The anterolateral ligament (ALL) is a primary structure of the anterolateral complex of the knee that contributes to internal rotational stability of the joint. Injury of the ALL is commonly associated with rupture of the anterior cruciate ligament. If left untreated, ALL lesions may lead to residual anterolateral rotational instability of the knee after anterior cruciate ligament reconstruction, which is a common cause of anterior cruciate ligament graft failure. The function of the ALL can be restored by lateral extraarticular tenodesis or anterolateral ligament reconstruction (ALLR). In the lateral extraarticular tenodesis procedure, a strip of the iliotibial band is placed in a non-anatomical position to restrain the internal rotation of the tibia, while in ALLR, a free graft is fixed at the insertion points of the native ALL. Gracilis and semitendinosus grafts have mainly been utilized for ALLR, but other autografts have also been suggested. Furthermore, allografts and synthetic grafts have been applied to minimize donor-site morbidity and maximize the size and strength of the graft. Nevertheless, there has been no strong evidence to fully support one method over another thus far. The present review presents a detailed description of the graft choices for ALLR and the current literature available in regard to the effectiveness and outcomes of published surgical techniques.
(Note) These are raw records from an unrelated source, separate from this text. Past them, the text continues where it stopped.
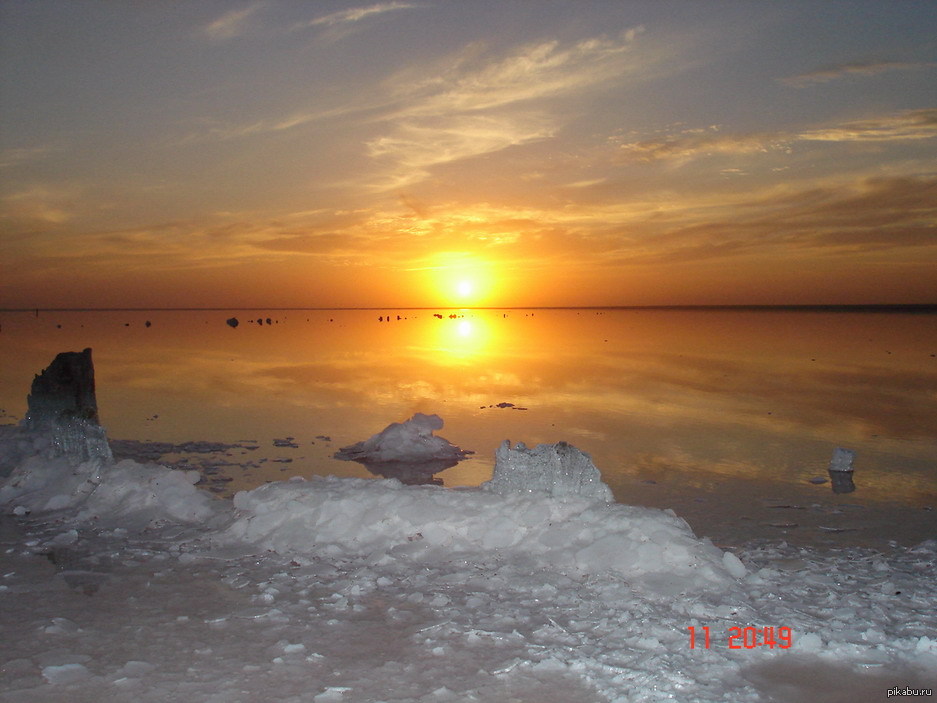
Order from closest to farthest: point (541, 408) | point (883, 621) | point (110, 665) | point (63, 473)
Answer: point (110, 665)
point (883, 621)
point (63, 473)
point (541, 408)

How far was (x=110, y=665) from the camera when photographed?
14.8 ft

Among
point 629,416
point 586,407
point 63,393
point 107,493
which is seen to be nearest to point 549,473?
point 107,493

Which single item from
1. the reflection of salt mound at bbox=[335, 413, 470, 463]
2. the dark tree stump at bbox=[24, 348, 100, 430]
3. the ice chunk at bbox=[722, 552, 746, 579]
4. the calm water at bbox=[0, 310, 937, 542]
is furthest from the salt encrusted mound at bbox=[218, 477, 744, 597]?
the reflection of salt mound at bbox=[335, 413, 470, 463]

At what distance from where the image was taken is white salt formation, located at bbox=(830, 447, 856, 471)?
1168 cm

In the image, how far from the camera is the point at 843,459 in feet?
38.3

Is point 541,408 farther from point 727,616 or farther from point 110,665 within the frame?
point 110,665

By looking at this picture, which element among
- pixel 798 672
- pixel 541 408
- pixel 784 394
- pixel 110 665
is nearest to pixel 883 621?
pixel 798 672

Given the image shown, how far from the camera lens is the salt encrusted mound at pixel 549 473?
7852mm

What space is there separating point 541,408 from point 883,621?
13888 mm
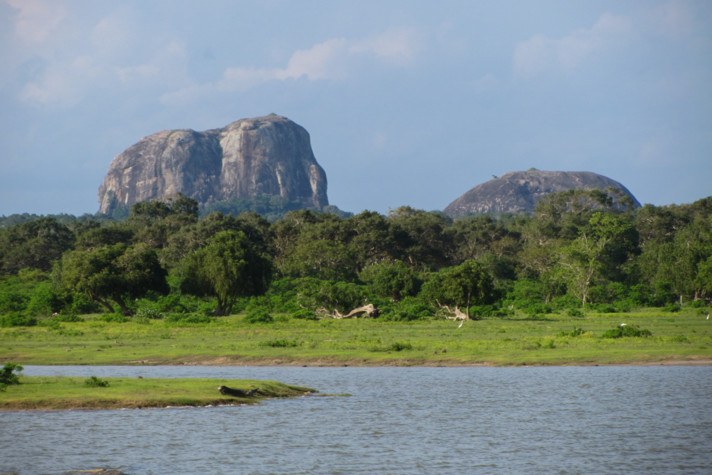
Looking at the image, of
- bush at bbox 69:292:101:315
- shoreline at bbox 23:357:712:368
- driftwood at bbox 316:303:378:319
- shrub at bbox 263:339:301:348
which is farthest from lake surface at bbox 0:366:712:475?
bush at bbox 69:292:101:315

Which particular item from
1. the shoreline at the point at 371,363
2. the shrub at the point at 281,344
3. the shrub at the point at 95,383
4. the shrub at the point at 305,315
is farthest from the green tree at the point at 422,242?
the shrub at the point at 95,383

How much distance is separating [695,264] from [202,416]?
210 ft

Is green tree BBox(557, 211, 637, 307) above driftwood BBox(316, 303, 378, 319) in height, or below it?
above

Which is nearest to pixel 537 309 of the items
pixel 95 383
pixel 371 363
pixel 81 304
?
pixel 371 363

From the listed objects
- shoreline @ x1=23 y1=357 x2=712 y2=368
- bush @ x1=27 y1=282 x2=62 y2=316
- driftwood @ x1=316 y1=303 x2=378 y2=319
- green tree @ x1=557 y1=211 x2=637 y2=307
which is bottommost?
shoreline @ x1=23 y1=357 x2=712 y2=368

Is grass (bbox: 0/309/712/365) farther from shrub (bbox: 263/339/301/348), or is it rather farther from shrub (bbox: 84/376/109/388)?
shrub (bbox: 84/376/109/388)

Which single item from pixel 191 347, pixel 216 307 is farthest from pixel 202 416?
pixel 216 307

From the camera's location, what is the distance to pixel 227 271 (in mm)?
71875

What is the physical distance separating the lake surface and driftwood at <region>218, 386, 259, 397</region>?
37.9 inches

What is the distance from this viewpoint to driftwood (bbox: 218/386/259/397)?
100 ft

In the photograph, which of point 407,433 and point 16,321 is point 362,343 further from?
point 16,321

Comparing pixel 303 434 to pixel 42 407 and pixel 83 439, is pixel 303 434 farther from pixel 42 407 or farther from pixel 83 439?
pixel 42 407

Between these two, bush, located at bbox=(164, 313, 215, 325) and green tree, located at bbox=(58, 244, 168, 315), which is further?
green tree, located at bbox=(58, 244, 168, 315)

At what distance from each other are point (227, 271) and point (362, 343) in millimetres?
25823
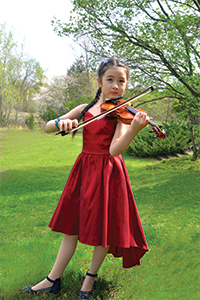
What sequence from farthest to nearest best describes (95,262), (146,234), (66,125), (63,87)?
(63,87)
(146,234)
(95,262)
(66,125)

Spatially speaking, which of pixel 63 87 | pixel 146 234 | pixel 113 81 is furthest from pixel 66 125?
pixel 63 87

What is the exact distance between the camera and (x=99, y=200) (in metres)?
2.08

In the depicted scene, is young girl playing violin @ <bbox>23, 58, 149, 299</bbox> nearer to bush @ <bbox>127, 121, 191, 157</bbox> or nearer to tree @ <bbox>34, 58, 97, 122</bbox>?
bush @ <bbox>127, 121, 191, 157</bbox>

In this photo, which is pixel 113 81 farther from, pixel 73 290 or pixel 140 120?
pixel 73 290

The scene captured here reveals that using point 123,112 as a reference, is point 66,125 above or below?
below

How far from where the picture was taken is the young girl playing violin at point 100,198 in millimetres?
2062

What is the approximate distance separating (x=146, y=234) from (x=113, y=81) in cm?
238

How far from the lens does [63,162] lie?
10562 millimetres

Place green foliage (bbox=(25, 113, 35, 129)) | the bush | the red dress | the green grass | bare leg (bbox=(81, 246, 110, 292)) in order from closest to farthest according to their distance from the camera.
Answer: the red dress < bare leg (bbox=(81, 246, 110, 292)) < the green grass < the bush < green foliage (bbox=(25, 113, 35, 129))

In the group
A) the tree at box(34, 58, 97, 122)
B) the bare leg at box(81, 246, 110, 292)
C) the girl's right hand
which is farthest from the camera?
the tree at box(34, 58, 97, 122)

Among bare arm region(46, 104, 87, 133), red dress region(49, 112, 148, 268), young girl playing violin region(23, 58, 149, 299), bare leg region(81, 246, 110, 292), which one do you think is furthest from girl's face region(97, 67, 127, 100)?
bare leg region(81, 246, 110, 292)

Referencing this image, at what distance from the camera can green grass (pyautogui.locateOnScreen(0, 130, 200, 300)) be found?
2.53 m

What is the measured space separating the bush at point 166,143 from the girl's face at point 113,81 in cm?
824

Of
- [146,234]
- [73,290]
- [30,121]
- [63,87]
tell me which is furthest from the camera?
[63,87]
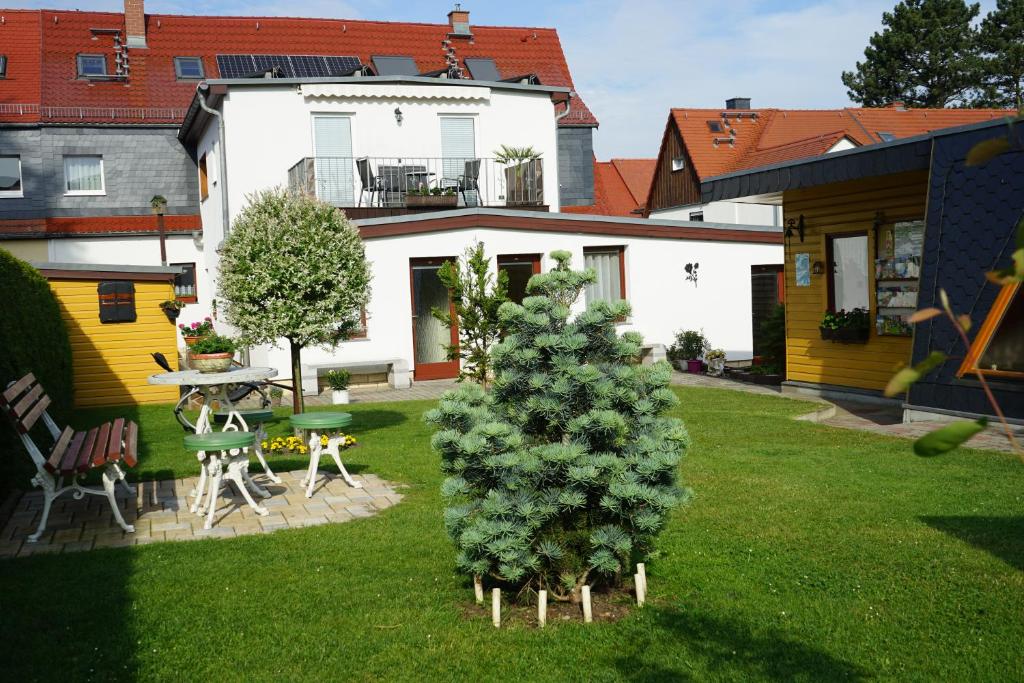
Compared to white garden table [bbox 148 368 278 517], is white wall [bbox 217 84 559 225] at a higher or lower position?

Keywords: Anterolateral ligament; Reconstruction; Lateral extraarticular tenodesis; Anterior cruciate ligament; Hamstrings; Gracilis; Semitendinosus

Core Tip: There is no convincing evidence regarding the biomechanical and functional superiority of either lateral extraarticular tenodesis or anterolateral ligament reconstruction procedures during anterior cruciate ligament reconstruction. Although hamstrings remain the most common graft choice for anterolateral ligament reconstruction, other autografts as well as allografts and synthetic grafts have been applied. Further research and comparative studies should be carried out to identify the most effective graft material and technique for the restoration of rotational knee stability in the presence of residual instability after anterior cruciate ligament reconstruction.